Yes, only being a pointer matters

Use isPointerType() instead.

arichardson edited the summary of this revision. (Show Details)Jan 22 2021, 2:01 AM

"fix" failing strncpy_chk-2.ll

xbolva00 added inline comments.Jan 25 2021, 4:22 AM
llvm/test/Transforms/InstCombine/strcpy-nonzero-as.ll
51–52

Remove TODOs

arichardson marked an inline comment as done.

Drop resolved TODO comments

rebase after latest changes to TLI

arichardson marked 7 inline comments as done.

rebase. Is this okay to land now?

arsenm accepted this revision.Mar 8 2021, 6:16 AM
This revision is now accepted and ready to land.Mar 8 2021, 6:16 AM
mdchen added a subscriber: mdchen.EditedNov 28 2021, 7:05 PM

The pointee type is meaningless in the IR and will be going away.

@arsenm @arichardson Hi, this change let user-defined string functions(e.g., size_t strlen(int*)) pass the check and considered a libfunc, which can cause failure in later optimizations like optimizeStrLen which assumes CharSize is 8. And pointed type does matter in this case. What do you think? (This patch doesn't cause a specific bug but I have doubt about the direction towards)

The pointee type is meaningless in the IR and will be going away.

@arsenm @arichardson Hi, this change let user-defined string functions(e.g., size_t strlen(int*)) pass the check and considered a libfunc, which can cause failure in later optimizations like optimizeStrLen which assumes CharSize is 8. And pointed type does matter in this case. What do you think?

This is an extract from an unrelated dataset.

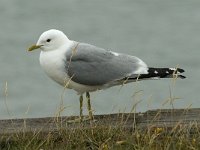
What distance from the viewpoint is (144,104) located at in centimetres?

The code should've been compiled with either -fno-builtin-strlen or -ffreestanding, or used the right type for strlen, anything else is invalid. See -Wincompatible-library-redeclaration.

The pointee type is meaningless in the IR and will be going away.

@arsenm @arichardson Hi, this change let user-defined string functions(e.g., size_t strlen(int*)) pass the check and considered a libfunc, which can cause failure in later optimizations like optimizeStrLen which assumes CharSize is 8. And pointed type does matter in this case. What do you think?

The code should've been compiled with either -fno-builtin-strlen or -ffreestanding, or used the right type for strlen, anything else is invalid. See -Wincompatible-library-redeclaration.

Oh I see, thanks for pointing it out!